The answer must be a word-for-word copy of the records below, with every picture left out.
────────────────
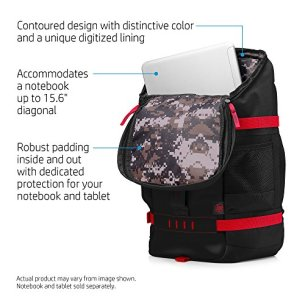 HP-Montego-X0R83AAUUF-Backpack-for-156-inch-Laptops-Red-and-Black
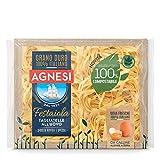 Agnesi Tagliatelle all'uovo | Pasta all'uovo Festaiola | Confezione compostabile da 250 grammi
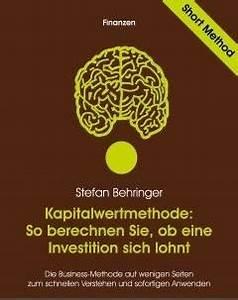 Zinsfuß Berechnen : ebooks excel vorlagen shop ~ Themetempest.com Abrechnung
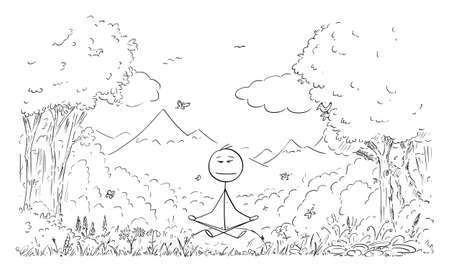 Vector cartoon stick figure drawing conceptual illustration of man meditating surrounded by nature, trees, flowers, plants, birds and butterflies.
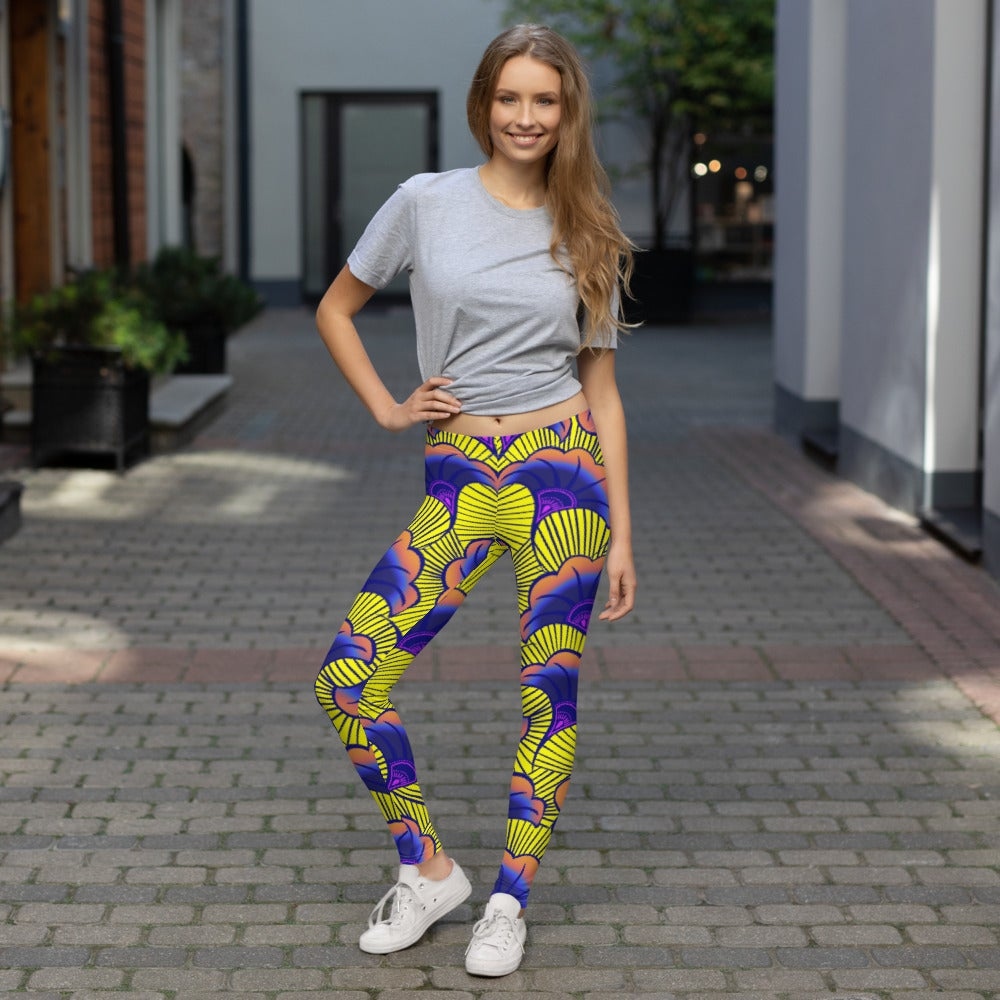 Image of Milaje Yellow Leggings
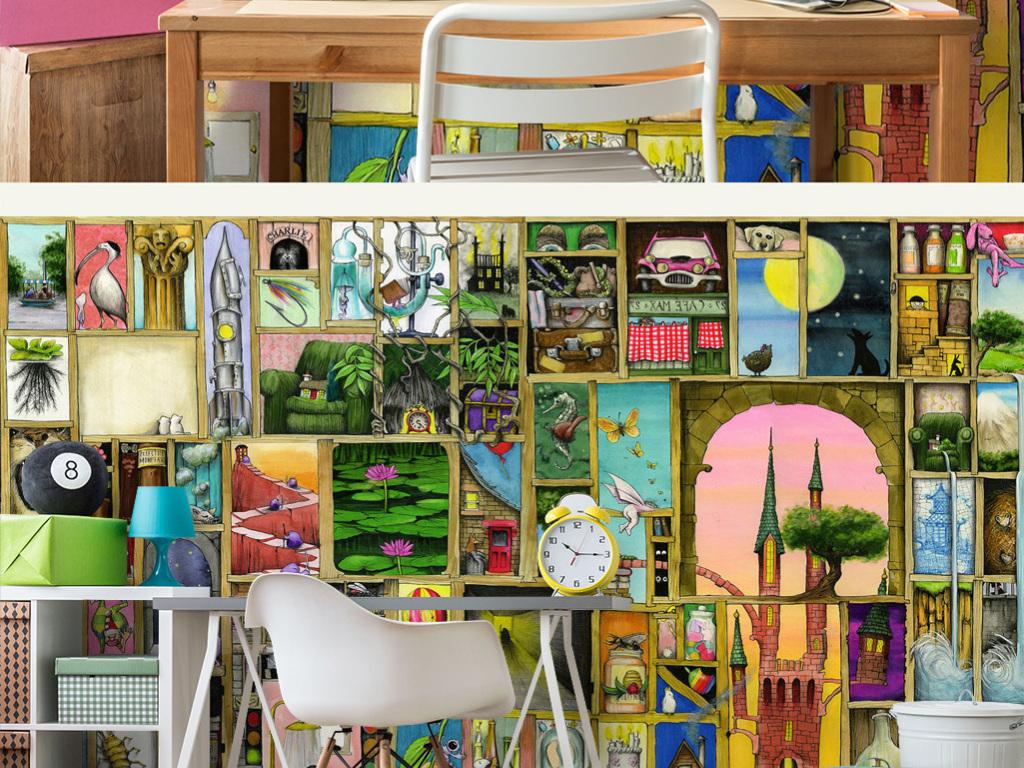 背景墙童话故事男孩卧室女孩幼儿园可爱儿童房彩绘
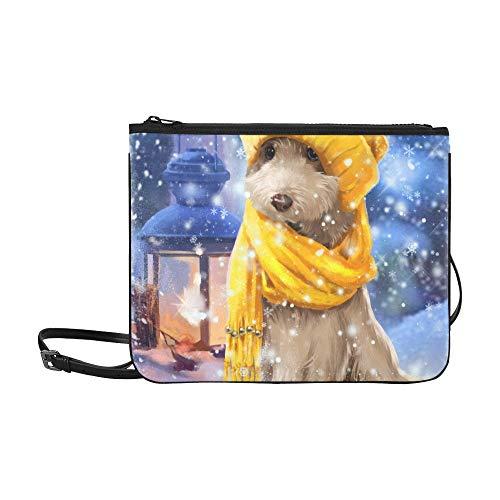 WYYWCY Welpen-Winter-Malerei-kundenspezifische hochwertige Nylon-dünne Handtasche Cross-Body Bag Umhängetasche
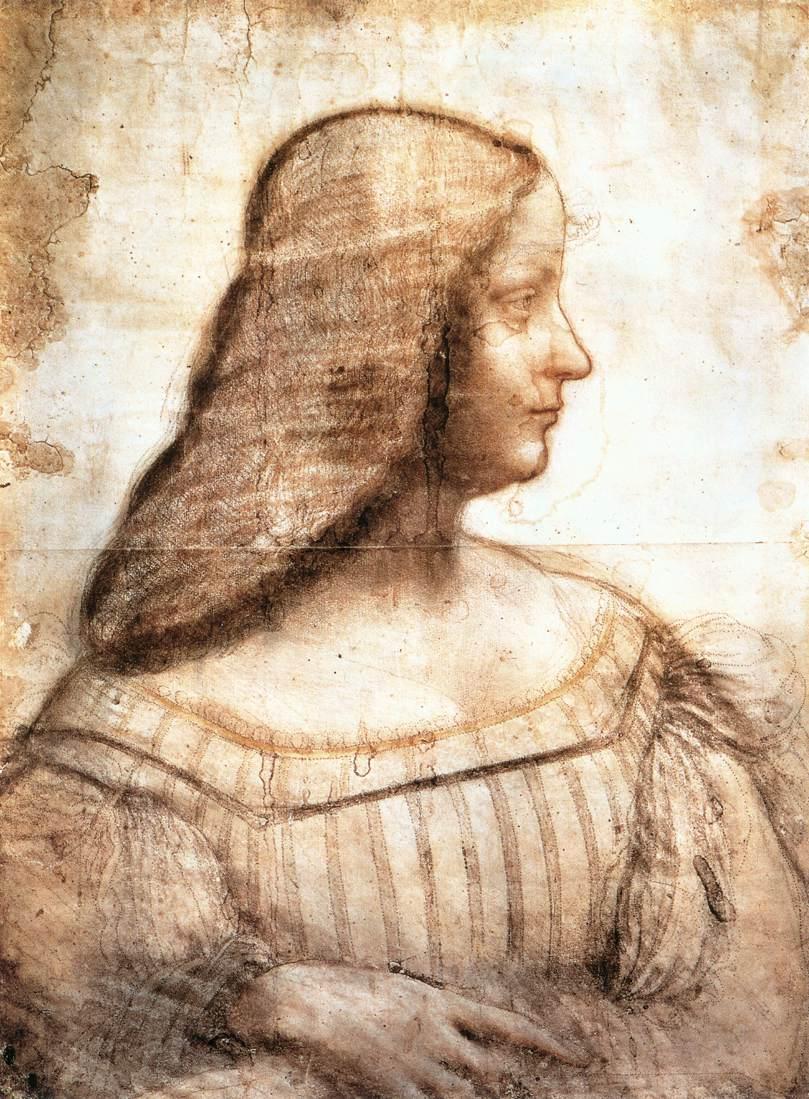 Isabella d'Este by LEONARDO da Vinci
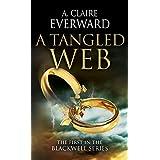 A Tangled Web (Blackwell series Book 1)
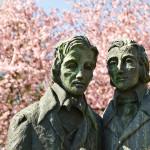 """""""Brothers Grimm - Lerne das Fürchten"""" - Märchen à la Hollywood"""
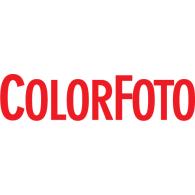 ColorFoto logo vector logo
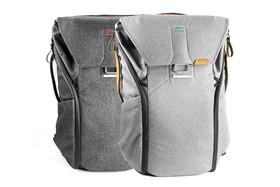 Peak Design – Batohy Everyday Backpack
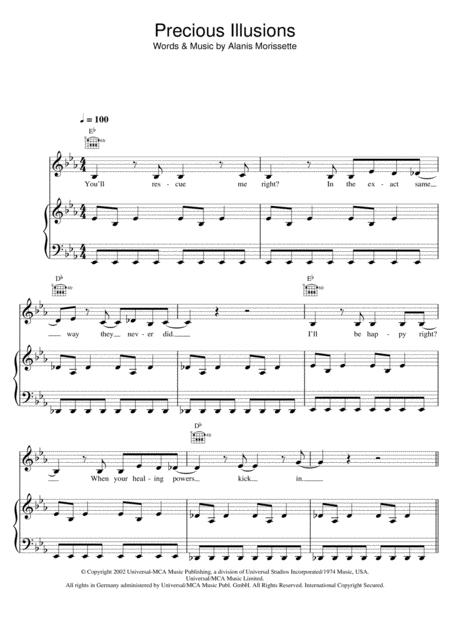 Alanis Morissette Sheet Music To Download And Print World Center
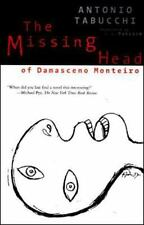 ^^NEW^^ The Missing Head Of Damasceno Monteiro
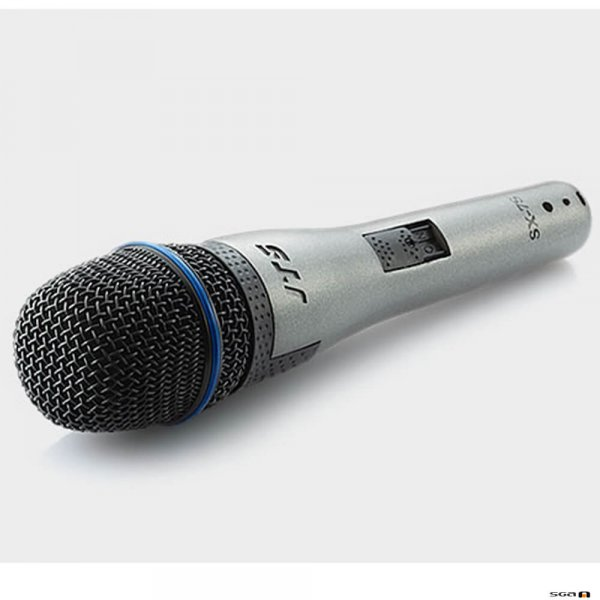 JTS SX-7S wired mic with switch, for instrument or vocals. With three-pin professional audio connector (male XLR type)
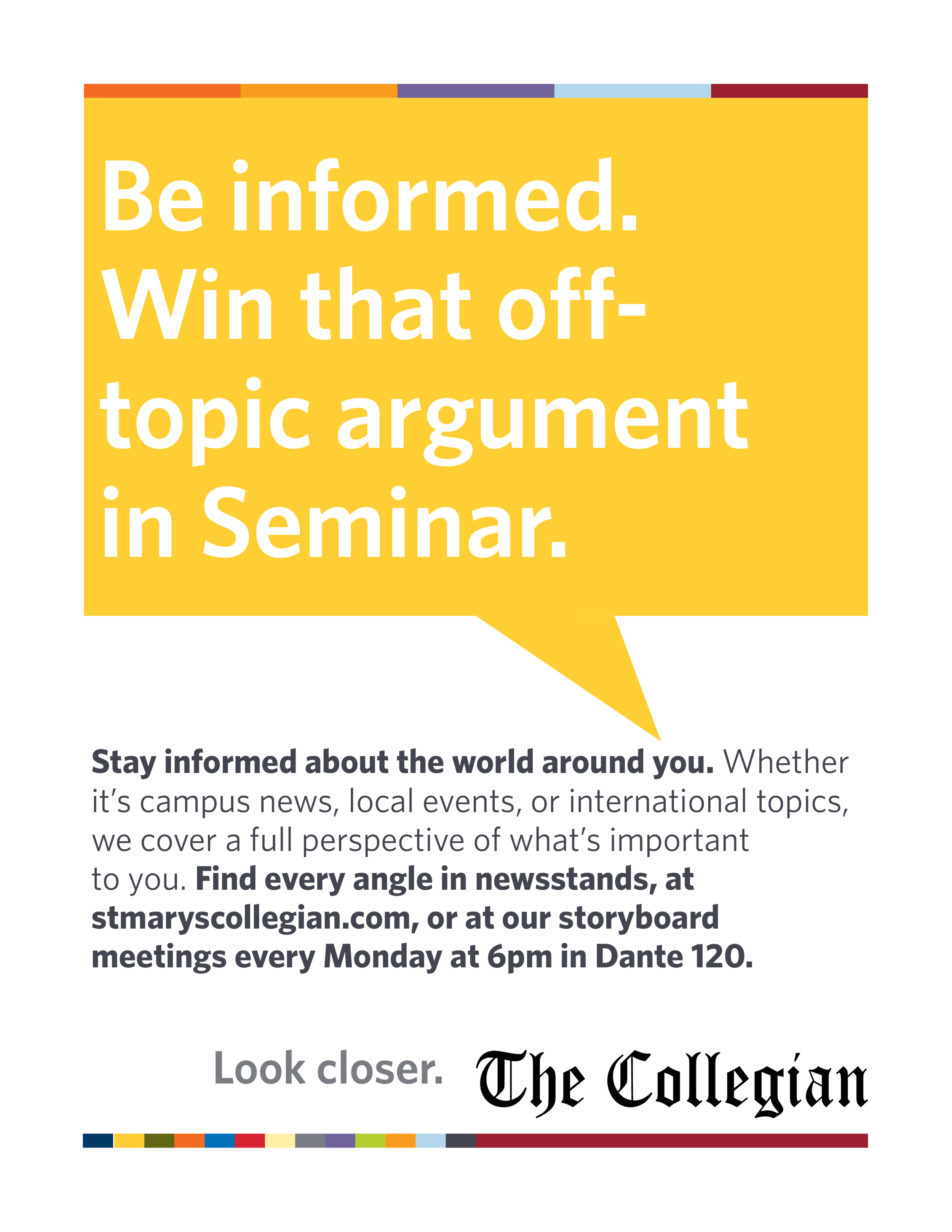 Collegian-ads-forcfg-dot-com2.png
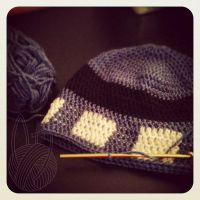 3rd Doctor Who Hat - wip by theyarnbunny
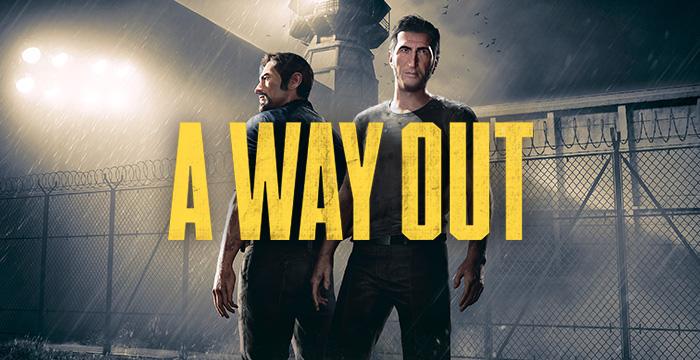 A Way Out Im Test Zwei Nerds Auf Der Flucht Games Playstation 4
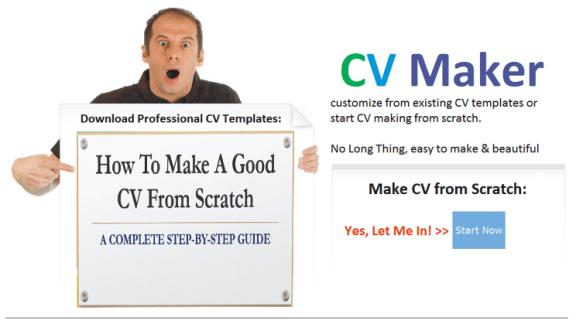 how to make a cv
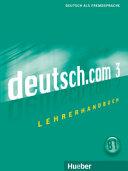 Deutsch.com. Per le Scuole superiori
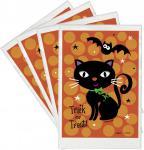 50 Halloween Mini Tütchen Schwarze Katze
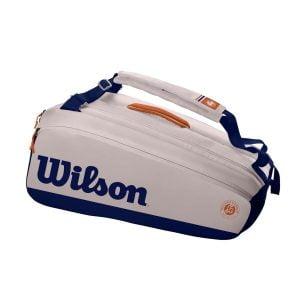 Tenis Raketi Çantası Wilson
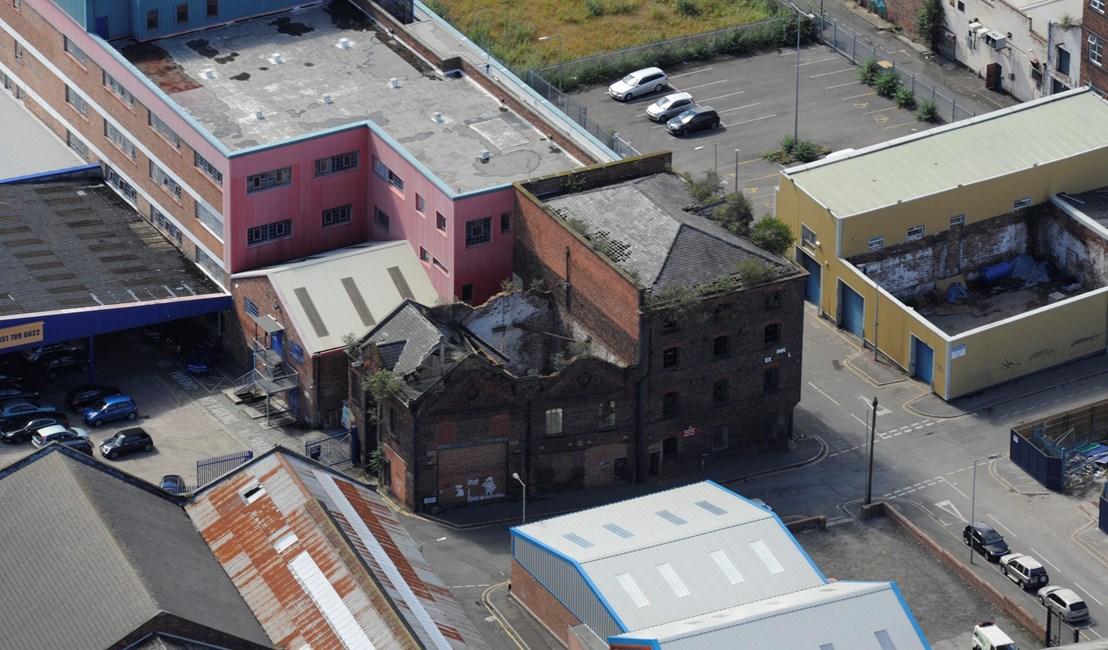 Aerial view of Norfolk Street warehouses before restoration work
────────────────
**WRITTEN RESPONSE**:
 HP-Montego-X0R83AAUUF-Backpack-for-156-inch-Laptops-Red-and-Black
 Agnesi Tagliatelle all'uovo | Pasta all'uovo Festaiola | Confezione compostabile da 250 grammi
 Zinsfuß Berechnen : ebooks excel vorlagen shop ~ Themetempest.com Abrechnung
 Vector cartoon stick figure drawing conceptual illustration of man meditating surrounded by nature, trees, flowers, plants, birds and butterflies.
 Image of Milaje Yellow Leggings
 背景墙童话故事男孩卧室女孩幼儿园可爱儿童房彩绘
 WYYWCY Welpen-Winter-Malerei-kundenspezifische hochwertige Nylon-dünne Handtasche Cross-Body Bag Umhängetasche
 Isabella d'Este by LEONARDO da Vinci
 A Tangled Web (Blackwell series Book 1)
 """""""Brothers Grimm - Lerne das Fürchten"""" - Märchen à la Hollywood"""
 ColorFoto logo vector logo
 Peak Design – Batohy Everyday Backpack
 Alanis Morissette Sheet Music To Download And Print World Center
 ^^NEW^^ The Missing Head Of Damasceno Monteiro
 JTS SX-7S wired mic with switch, for instrument or vocals. With three-pin professional audio connector (male XLR type)
 Collegian-ads-forcfg-dot-com2.png
 3rd Doctor Who Hat - wip by theyarnbunny
 A Way Out Im Test Zwei Nerds Auf Der Flucht Games Playstation 4
 how to make a cv
 Deutsch.com. Per le Scuole superiori
 50 Halloween Mini Tütchen Schwarze Katze
 Tenis Raketi Çantası Wilson
 Aerial view of Norfolk Street warehouses before restoration work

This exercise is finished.